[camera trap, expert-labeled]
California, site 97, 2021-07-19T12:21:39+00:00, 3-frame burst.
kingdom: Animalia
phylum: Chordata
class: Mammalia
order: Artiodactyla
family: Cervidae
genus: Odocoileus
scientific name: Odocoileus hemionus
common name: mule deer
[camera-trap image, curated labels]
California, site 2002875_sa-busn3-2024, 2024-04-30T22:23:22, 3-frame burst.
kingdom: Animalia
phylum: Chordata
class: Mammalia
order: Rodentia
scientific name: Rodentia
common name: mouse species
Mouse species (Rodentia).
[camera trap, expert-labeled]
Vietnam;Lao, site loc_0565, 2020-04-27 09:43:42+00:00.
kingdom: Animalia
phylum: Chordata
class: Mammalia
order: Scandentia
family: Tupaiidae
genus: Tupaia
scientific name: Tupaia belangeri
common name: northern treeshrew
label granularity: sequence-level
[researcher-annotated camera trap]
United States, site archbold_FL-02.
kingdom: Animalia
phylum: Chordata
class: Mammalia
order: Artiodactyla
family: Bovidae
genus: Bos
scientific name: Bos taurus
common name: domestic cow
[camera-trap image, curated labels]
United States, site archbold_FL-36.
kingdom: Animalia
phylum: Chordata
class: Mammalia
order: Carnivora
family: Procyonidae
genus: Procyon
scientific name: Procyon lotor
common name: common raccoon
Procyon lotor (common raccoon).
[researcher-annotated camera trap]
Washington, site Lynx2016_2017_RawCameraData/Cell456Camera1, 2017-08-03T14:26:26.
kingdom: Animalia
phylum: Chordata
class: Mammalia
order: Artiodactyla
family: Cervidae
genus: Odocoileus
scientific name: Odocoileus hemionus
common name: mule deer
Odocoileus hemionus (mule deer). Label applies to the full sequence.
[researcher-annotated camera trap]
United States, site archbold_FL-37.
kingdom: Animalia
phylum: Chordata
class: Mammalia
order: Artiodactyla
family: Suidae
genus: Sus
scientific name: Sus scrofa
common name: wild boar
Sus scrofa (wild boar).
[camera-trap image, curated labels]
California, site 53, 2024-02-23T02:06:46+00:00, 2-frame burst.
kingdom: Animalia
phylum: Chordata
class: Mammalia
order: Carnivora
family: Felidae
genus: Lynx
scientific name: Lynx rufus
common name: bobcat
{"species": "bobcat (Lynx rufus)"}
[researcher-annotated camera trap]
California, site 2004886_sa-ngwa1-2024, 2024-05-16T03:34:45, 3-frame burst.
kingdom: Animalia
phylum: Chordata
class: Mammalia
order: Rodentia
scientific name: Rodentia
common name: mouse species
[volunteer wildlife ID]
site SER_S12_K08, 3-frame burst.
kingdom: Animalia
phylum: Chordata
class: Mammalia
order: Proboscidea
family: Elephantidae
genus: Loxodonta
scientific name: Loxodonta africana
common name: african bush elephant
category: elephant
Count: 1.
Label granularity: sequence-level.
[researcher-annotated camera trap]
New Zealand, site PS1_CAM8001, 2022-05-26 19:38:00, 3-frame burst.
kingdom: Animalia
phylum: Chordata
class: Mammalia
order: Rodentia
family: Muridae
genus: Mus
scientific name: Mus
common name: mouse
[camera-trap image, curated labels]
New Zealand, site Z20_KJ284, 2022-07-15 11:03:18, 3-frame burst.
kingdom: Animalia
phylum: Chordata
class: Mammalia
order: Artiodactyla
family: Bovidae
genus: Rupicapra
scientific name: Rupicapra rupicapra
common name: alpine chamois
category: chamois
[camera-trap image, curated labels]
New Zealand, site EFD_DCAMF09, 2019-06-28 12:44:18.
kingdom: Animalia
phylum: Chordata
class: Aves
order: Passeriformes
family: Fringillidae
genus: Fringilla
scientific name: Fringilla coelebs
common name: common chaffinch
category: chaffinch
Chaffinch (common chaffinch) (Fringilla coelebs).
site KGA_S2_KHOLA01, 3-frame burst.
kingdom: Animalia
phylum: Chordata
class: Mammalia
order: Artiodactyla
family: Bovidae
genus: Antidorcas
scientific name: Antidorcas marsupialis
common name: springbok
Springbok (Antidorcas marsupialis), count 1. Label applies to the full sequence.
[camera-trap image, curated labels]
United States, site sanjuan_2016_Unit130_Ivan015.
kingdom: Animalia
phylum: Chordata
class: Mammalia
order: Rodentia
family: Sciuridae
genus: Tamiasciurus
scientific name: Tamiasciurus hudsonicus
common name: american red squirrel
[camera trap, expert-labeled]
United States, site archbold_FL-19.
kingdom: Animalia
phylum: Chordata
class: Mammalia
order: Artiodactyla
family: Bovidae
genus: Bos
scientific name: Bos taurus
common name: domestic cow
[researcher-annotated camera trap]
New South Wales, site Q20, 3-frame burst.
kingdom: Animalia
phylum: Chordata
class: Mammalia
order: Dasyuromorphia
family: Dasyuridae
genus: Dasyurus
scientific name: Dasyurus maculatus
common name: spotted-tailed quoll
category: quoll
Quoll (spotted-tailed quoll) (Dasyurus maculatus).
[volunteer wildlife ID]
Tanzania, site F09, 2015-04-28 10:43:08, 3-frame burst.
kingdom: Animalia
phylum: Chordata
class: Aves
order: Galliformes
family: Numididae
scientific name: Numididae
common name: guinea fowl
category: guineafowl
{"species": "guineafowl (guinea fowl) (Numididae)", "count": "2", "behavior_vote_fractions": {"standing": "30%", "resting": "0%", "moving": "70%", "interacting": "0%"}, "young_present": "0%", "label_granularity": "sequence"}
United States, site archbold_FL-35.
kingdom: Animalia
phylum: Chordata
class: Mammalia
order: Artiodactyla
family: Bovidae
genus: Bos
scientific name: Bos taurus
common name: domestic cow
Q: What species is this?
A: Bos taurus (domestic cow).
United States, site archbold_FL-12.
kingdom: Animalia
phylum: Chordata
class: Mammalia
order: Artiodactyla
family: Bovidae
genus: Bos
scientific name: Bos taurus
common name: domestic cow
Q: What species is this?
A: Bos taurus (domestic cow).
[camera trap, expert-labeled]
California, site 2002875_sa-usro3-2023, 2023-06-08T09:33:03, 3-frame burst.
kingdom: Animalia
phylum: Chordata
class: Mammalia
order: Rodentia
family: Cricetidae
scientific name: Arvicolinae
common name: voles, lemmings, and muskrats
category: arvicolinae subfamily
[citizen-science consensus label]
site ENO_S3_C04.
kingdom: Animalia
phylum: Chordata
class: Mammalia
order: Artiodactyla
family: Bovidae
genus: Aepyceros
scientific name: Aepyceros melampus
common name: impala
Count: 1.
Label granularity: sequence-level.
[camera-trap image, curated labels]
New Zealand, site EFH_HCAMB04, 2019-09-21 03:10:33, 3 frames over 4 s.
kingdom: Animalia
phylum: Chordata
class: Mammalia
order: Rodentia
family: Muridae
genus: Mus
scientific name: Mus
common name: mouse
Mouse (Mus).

-- -- --

**Problem to solve**
Your reply should be all of the data, returned exactly.

**Solved problem**
[camera trap, expert-labeled]
California, site 97, 2021-07-19T12:21:39+00:00, 3-frame burst.
kingdom: Animalia
phylum: Chordata
class: Mammalia
order: Artiodactyla
family: Cervidae
genus: Odocoileus
scientific name: Odocoileus hemionus
common name: mule deer
[camera-trap image, curated labels]
California, site 2002875_sa-busn3-2024, 2024-04-30T22:23:22, 3-frame burst.
kingdom: Animalia
phylum: Chordata
class: Mammalia
order: Rodentia
scientific name: Rodentia
common name: mouse species
Mouse species (Rodentia).
[camera trap, expert-labeled]
Vietnam;Lao, site loc_0565, 2020-04-27 09:43:42+00:00.
kingdom: Animalia
phylum: Chordata
class: Mammalia
order: Scandentia
family: Tupaiidae
genus: Tupaia
scientific name: Tupaia belangeri
common name: northern treeshrew
label granularity: sequence-level
[researcher-annotated camera trap]
United States, site archbold_FL-02.
kingdom: Animalia
phylum: Chordata
class: Mammalia
order: Artiodactyla
family: Bovidae
genus: Bos
scientific name: Bos taurus
common name: domestic cow
[camera-trap image, curated labels]
United States, site archbold_FL-36.
kingdom: Animalia
phylum: Chordata
class: Mammalia
order: Carnivora
family: Procyonidae
genus: Procyon
scientific name: Procyon lotor
common name: common raccoon
Procyon lotor (common raccoon).
[researcher-annotated camera trap]
Washington, site Lynx2016_2017_RawCameraData/Cell456Camera1, 2017-08-03T14:26:26.
kingdom: Animalia
phylum: Chordata
class: Mammalia
order: Artiodactyla
family: Cervidae
genus: Odocoileus
scientific name: Odocoileus hemionus
common name: mule deer
Odocoileus hemionus (mule deer). Label applies to the full sequence.
[researcher-annotated camera trap]
United States, site archbold_FL-37.
kingdom: Animalia
phylum: Chordata
class: Mammalia
order: Artiodactyla
family: Suidae
genus: Sus
scientific name: Sus scrofa
common name: wild boar
Sus scrofa (wild boar).
[camera-trap image, curated labels]
California, site 53, 2024-02-23T02:06:46+00:00, 2-frame burst.
kingdom: Animalia
phylum: Chordata
class: Mammalia
order: Carnivora
family: Felidae
genus: Lynx
scientific name: Lynx rufus
common name: bobcat
{"species": "bobcat (Lynx rufus)"}
[researcher-annotated camera trap]
California, site 2004886_sa-ngwa1-2024, 2024-05-16T03:34:45, 3-frame burst.
kingdom: Animalia
phylum: Chordata
class: Mammalia
order: Rodentia
scientific name: Rodentia
common name: mouse species
[volunteer wildlife ID]
site SER_S12_K08, 3-frame burst.
kingdom: Animalia
phylum: Chordata
class: Mammalia
order: Proboscidea
family: Elephantidae
genus: Loxodonta
scientific name: Loxodonta africana
common name: african bush elephant
category: elephant
Count: 1.
Label granularity: sequence-level.
[researcher-annotated camera trap]
New Zealand, site PS1_CAM8001, 2022-05-26 19:38:00, 3-frame burst.
kingdom: Animalia
phylum: Chordata
class: Mammalia
order: Rodentia
family: Muridae
genus: Mus
scientific name: Mus
common name: mouse
[camera-trap image, curated labels]
New Zealand, site Z20_KJ284, 2022-07-15 11:03:18, 3-frame burst.
kingdom: Animalia
phylum: Chordata
class: Mammalia
order: Artiodactyla
family: Bovidae
genus: Rupicapra
scientific name: Rupicapra rupicapra
common name: alpine chamois
category: chamois
[camera-trap image, curated labels]
New Zealand, site EFD_DCAMF09, 2019-06-28 12:44:18.
kingdom: Animalia
phylum: Chordata
class: Aves
order: Passeriformes
family: Fringillidae
genus: Fringilla
scientific name: Fringilla coelebs
common name: common chaffinch
category: chaffinch
Chaffinch (common chaffinch) (Fringilla coelebs).
site KGA_S2_KHOLA01, 3-frame burst.
kingdom: Animalia
phylum: Chordata
class: Mammalia
order: Artiodactyla
family: Bovidae
genus: Antidorcas
scientific name: Antidorcas marsupialis
common name: springbok
Springbok (Antidorcas marsupialis), count 1. Label applies to the full sequence.
[camera-trap image, curated labels]
United States, site sanjuan_2016_Unit130_Ivan015.
kingdom: Animalia
phylum: Chordata
class: Mammalia
order: Rodentia
family: Sciuridae
genus: Tamiasciurus
scientific name: Tamiasciurus hudsonicus
common name: american red squirrel
[camera trap, expert-labeled]
United States, site archbold_FL-19.
kingdom: Animalia
phylum: Chordata
class: Mammalia
order: Artiodactyla
family: Bovidae
genus: Bos
scientific name: Bos taurus
common name: domestic cow
[researcher-annotated camera trap]
New South Wales, site Q20, 3-frame burst.
kingdom: Animalia
phylum: Chordata
class: Mammalia
order: Dasyuromorphia
family: Dasyuridae
genus: Dasyurus
scientific name: Dasyurus maculatus
common name: spotted-tailed quoll
category: quoll
Quoll (spotted-tailed quoll) (Dasyurus maculatus).
[volunteer wildlife ID]
Tanzania, site F09, 2015-04-28 10:43:08, 3-frame burst.
kingdom: Animalia
phylum: Chordata
class: Aves
order: Galliformes
family: Numididae
scientific name: Numididae
common name: guinea fowl
category: guineafowl
{"species": "guineafowl (guinea fowl) (Numididae)", "count": "2", "behavior_vote_fractions": {"standing": "30%", "resting": "0%", "moving": "70%", "interacting": "0%"}, "young_present": "0%", "label_granularity": "sequence"}
United States, site archbold_FL-35.
kingdom: Animalia
phylum: Chordata
class: Mammalia
order: Artiodactyla
family: Bovidae
genus: Bos
scientific name: Bos taurus
common name: domestic cow
Q: What species is this?
A: Bos taurus (domestic cow).
United States, site archbold_FL-12.
kingdom: Animalia
phylum: Chordata
class: Mammalia
order: Artiodactyla
family: Bovidae
genus: Bos
scientific name: Bos taurus
common name: domestic cow
Q: What species is this?
A: Bos taurus (domestic cow).
[camera trap, expert-labeled]
California, site 2002875_sa-usro3-2023, 2023-06-08T09:33:03, 3-frame burst.
kingdom: Animalia
phylum: Chordata
class: Mammalia
order: Rodentia
family: Cricetidae
scientific name: Arvicolinae
common name: voles, lemmings, and muskrats
category: arvicolinae subfamily
[citizen-science consensus label]
site ENO_S3_C04.
kingdom: Animalia
phylum: Chordata
class: Mammalia
order: Artiodactyla
family: Bovidae
genus: Aepyceros
scientific name: Aepyceros melampus
common name: impala
Count: 1.
Label granularity: sequence-level.
[camera-trap image, curated labels]
New Zealand, site EFH_HCAMB04, 2019-09-21 03:10:33, 3 frames over 4 s.
kingdom: Animalia
phylum: Chordata
class: Mammalia
order: Rodentia
family: Muridae
genus: Mus
scientific name: Mus
common name: mouse
Mouse (Mus).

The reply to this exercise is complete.